**Page excerpt:**
This is the sample data provided and I need to combine the columns to single column which consists of all the fruit names without any Nan Values.
|Fruit1 | Fruit2| Fruit3 |
|:------ |:-----:| ------:|
|NaN | Apple | NaN |
|Pear | NaN | NaN |
|NaN | NaN | Orange |
|Mango | NaN | NaN |
|NaN | banana| NaN |
This should be the output:
|Fruits |
|------- |
|Apple |
|Pear |
|Orange |
|Mango |
|banana |
CodePudding user response:
I would use bfill()
:
df = pd.DataFrame({
'fruit_1': [None, 'Pear', None, None],
'fruit_2': ['Apple', None, None, None],
'fruit_3': [None, None, 'Orange', None]})
df.bfill(axis=1).iloc[:,0].rename('fruits') # returns
0 Apple 1 Pear 2 Orange 3 None Name: fruits, dtype: object
(or ffill()
and use the last column)
It also works for rows containing None
only.
CodePudding user response:
Assuming you have only one non-NaN per row, you can stack
:
df.stack().droplevel(1).to_frame(name='Fruits')
Output:
Fruits
0 Apple
1 Pear
2 Orange
3 Mango
4 banana
handling rows with only NaNs:
df.stack().droplevel(1).to_frame(name='Fruits').reindex(df.index)
output assuming banana is a NaN:
Fruits
0 Apple
1 Pear
2 Orange
3 Mango
4 NaN
CodePudding user response:
I think this should give the desired output -
df['Fruit1'].fillna(df['Fruit2'])

**List of tasks:**
1) In the fruit-columns thread, shorten the paragraph that begins "This is the sample data provided" while keeping its main facts.
2) In the fruit-columns thread, rename "banana" to "grape" and write out the part from "output assuming banana" to "df['Fruit1'].fillna(df['Fruit2'])".
The lines that come next aren't needed for anything here.

**Source data:**
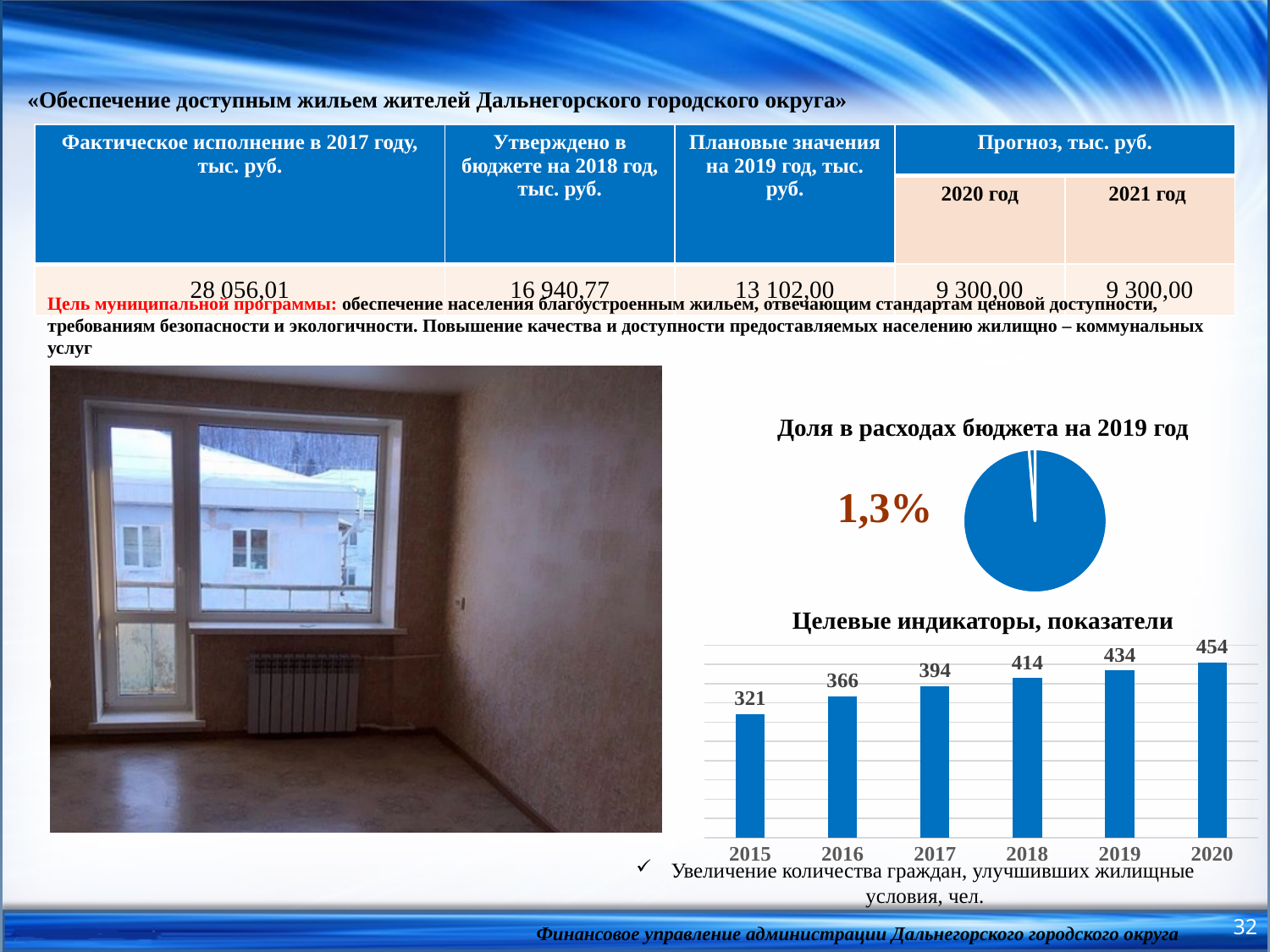
In the chart titled "Целевые индикаторы, показатели", which is larger, the value for 2016 or the value for 2018? 2018 In the chart titled "Целевые индикаторы, показатели", what is the value for 2020? 454 How many years are shown in the chart titled "Целевые индикаторы, показатели"? 6 What kind of chart is the one titled "Целевые индикаторы, показатели"? bar chart In the chart titled "Целевые индикаторы, показатели", what is the value for 2017? 394 What share is shown next to the pie chart titled "Доля в расходах бюджета на 2019 год"? 1,3% In the chart titled "Целевые индикаторы, показатели", what is the difference between the values for 2019 and 2018? 20 In the chart titled "Целевые индикаторы, показатели", which year has the lowest value? 2015 In the chart titled "Целевые индикаторы, показатели", what is the value for 2015? 321 In the chart titled "Целевые индикаторы, показатели", what is the difference between the values for 2020 and 2015? 133 In the chart titled "Целевые индикаторы, показатели", do the values rise or fall from 2015 to 2020? rise In the chart titled "Целевые индикаторы, показатели", which year has the highest value? 2020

**Solutions to each task:**
1) The sample data's columns need to be merged into one column that holds all the fruit names and has no NaN values.

2)
output assuming grape is a NaN:
Fruits
0 Apple
1 Pear
2 Orange
3 Mango
4 NaN
CodePudding user response:
I think this should give the desired output -
df['Fruit1'].fillna(df['Fruit2'])